Exercise objective
Would you return the lines that run from the start of the data below to the line with "Pin by Links", both included, exactly as written and without pictures?
(Entries shown begins)
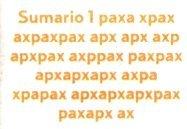 """""""Adi!"""", 7-7-2011, página 23."""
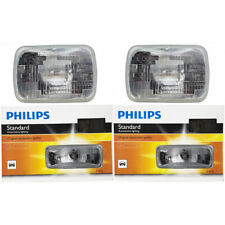 Philips High Low Beam Headlight Light Bulb for Daihatsu Rocky 1990-1992 - mp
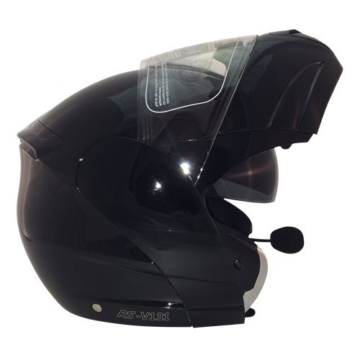 Viper rs-v131Plus Bluetooth Motorrad Bike Flip Up/Front Modular Rider Helm & Sturmhaube -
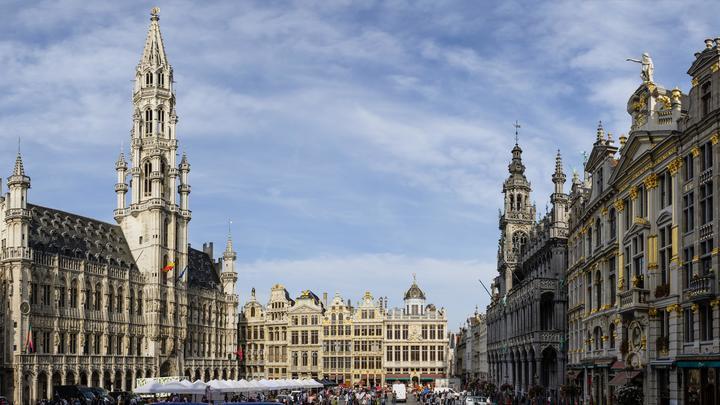 К концу 2019 года Бельгия создаст спецназ, состоящий только из женщин
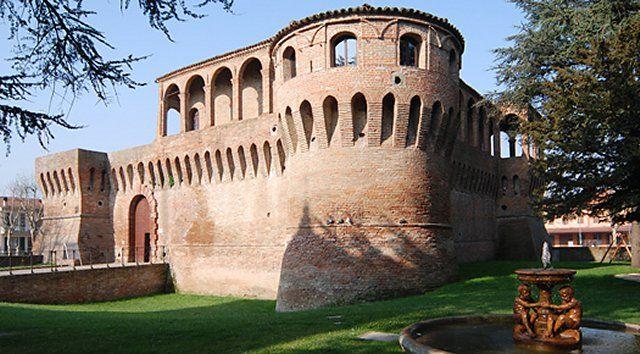 Bagnara di Romagna (rocca sforzesca)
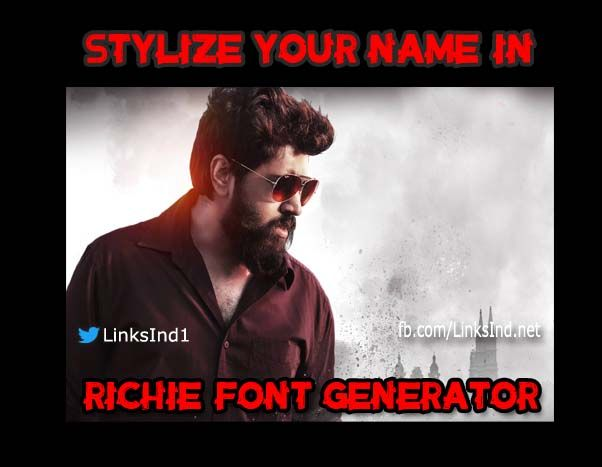 Pin by Links Ind on LinksInd Movie Font Generators | Name generator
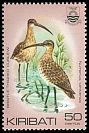Cl: Bristle-thighed Curlew (Numenius tahitiensis)(Repeat for this country)  SG 175 (1982) 40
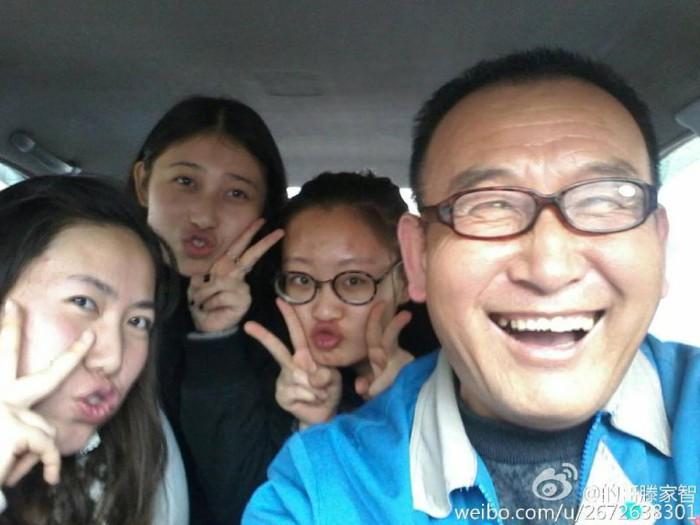 китайский таксист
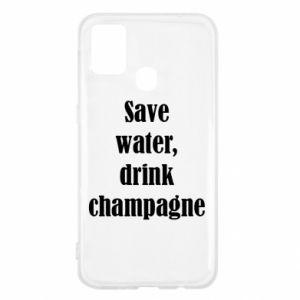 Samsung M31 Case Save water, drink champagne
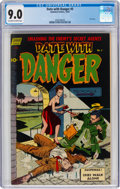 Golden Age (1938-1955):Adventure, Date With Danger #5 (Standard, 1952) CGC VF/NM 9.0 Off-white to white pages....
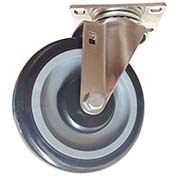 "Fairbanks Stainless Steel Swivel Caster SS-03-3-PBB - Polyurethane with Polyethylene Center 3"" Dia."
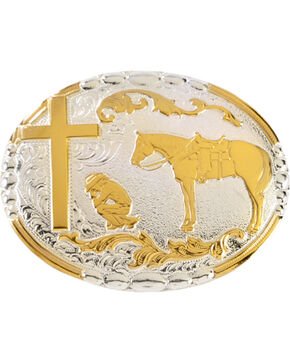 Crumrine Cowboy Prayer Buckle, Silver, hi-res
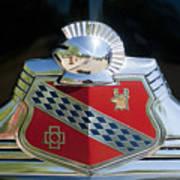 1947 Buick Emblem 2 Art Print
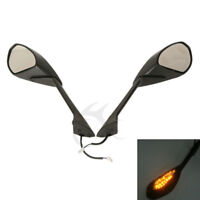 FOR Ducati 1199 1199S 1199R Panigale 2012-2014 2013 LED Turn Signal Rear Mirrors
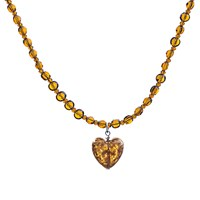 Martick Sparkle Heart And Crystal Pendant Necklace Amber
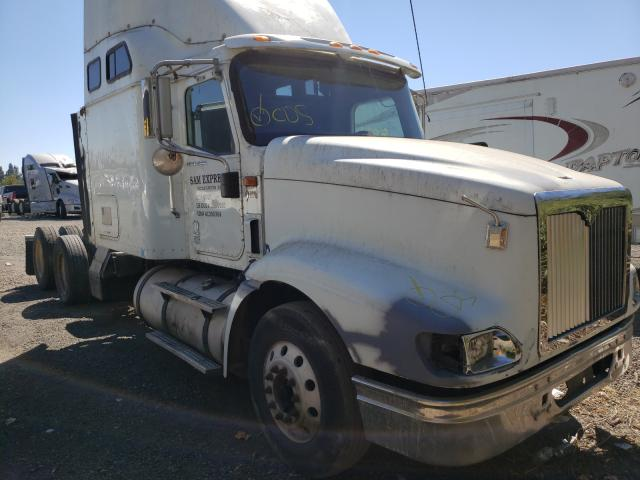 International 9400 9400I salvage cars for sale: 2006 International 9400 9400I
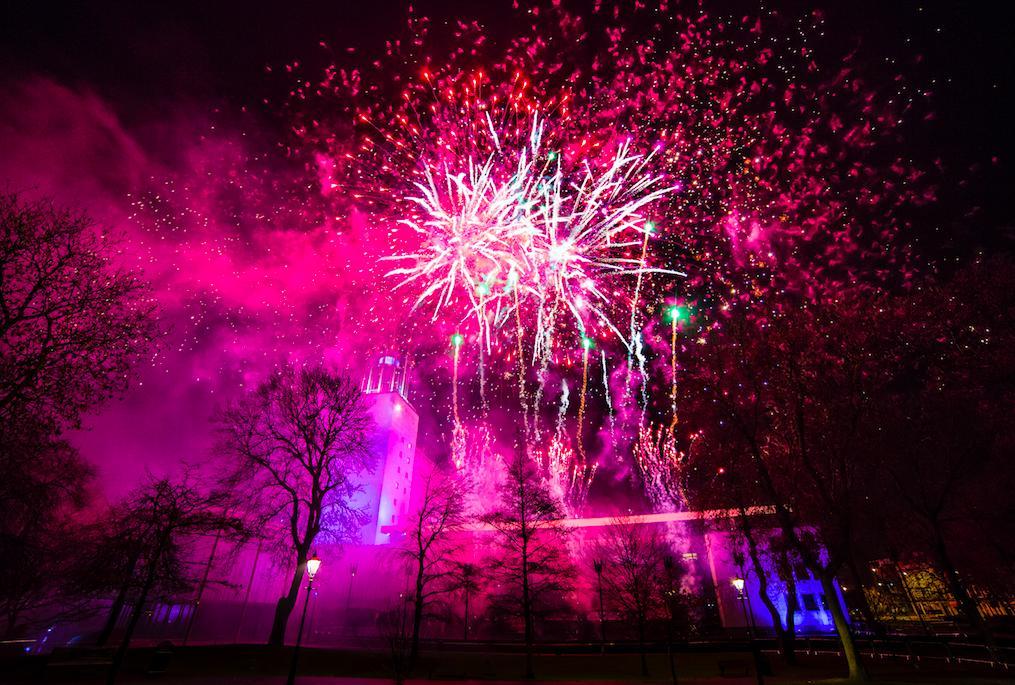 NYE Fireworks Newcastle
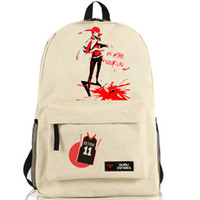 basketball player cartoon - Basketball player backpack Kuroko Tetsuya school bag Special cool sport daypack Nylon schoolbag Quality day pack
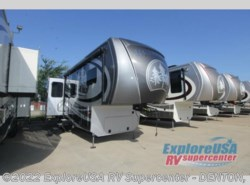 New 2017  Redwood Residential Vehicles Redwood 31SL by Redwood Residential Vehicles from ExploreUSA RV Supercenter - DENTON, TX in Denton, TX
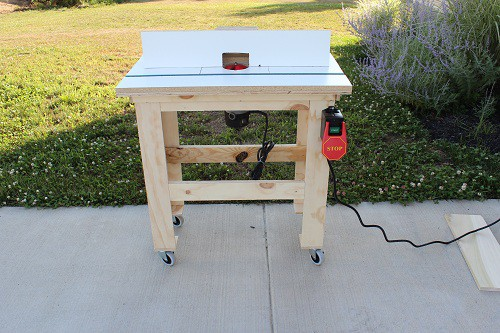 oneproject closer router table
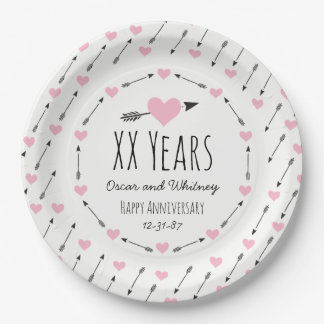 Hearts and Arrows Personalized Wedding Anniversary 9 Inch Paper Plate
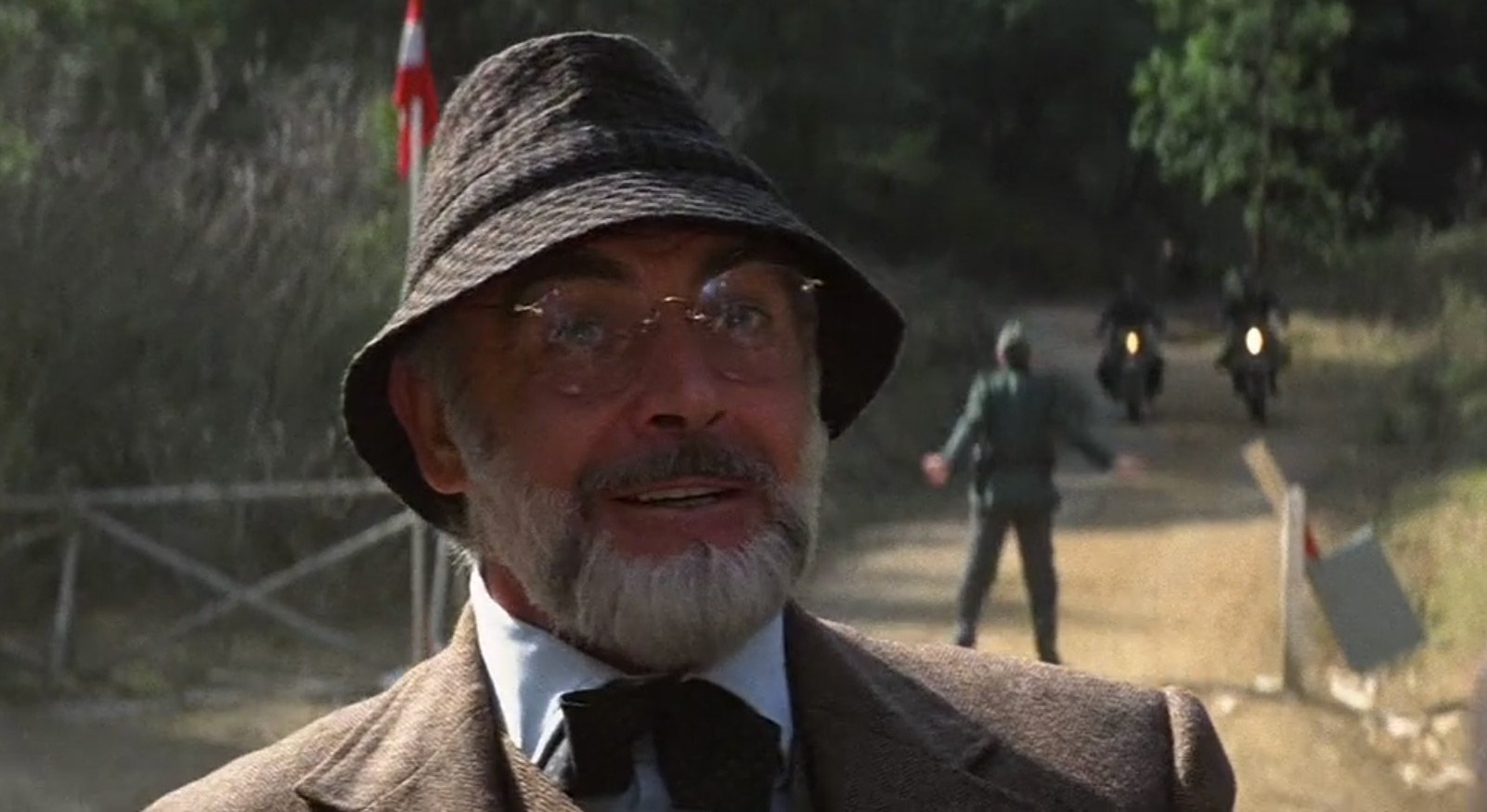 Image result for sean connery dr jones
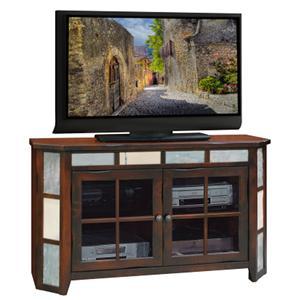 "Legends Furniture Fire Creek 51"" Angled TV Console"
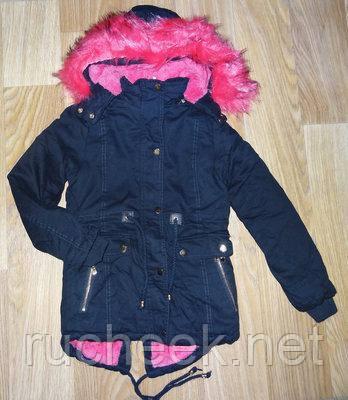 Зимняя куртка парка  для девочек на меховой подкладке, размер 12- 14 лет,  S&D  KF-63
(Entries shown ends)
Answer to the exercise
 """""""Adi!"""", 7-7-2011, página 23."""
 Philips High Low Beam Headlight Light Bulb for Daihatsu Rocky 1990-1992 - mp
 Viper rs-v131Plus Bluetooth Motorrad Bike Flip Up/Front Modular Rider Helm & Sturmhaube -
 К концу 2019 года Бельгия создаст спецназ, состоящий только из женщин
 Bagnara di Romagna (rocca sforzesca)
 Pin by Links Ind on LinksInd Movie Font Generators | Name generator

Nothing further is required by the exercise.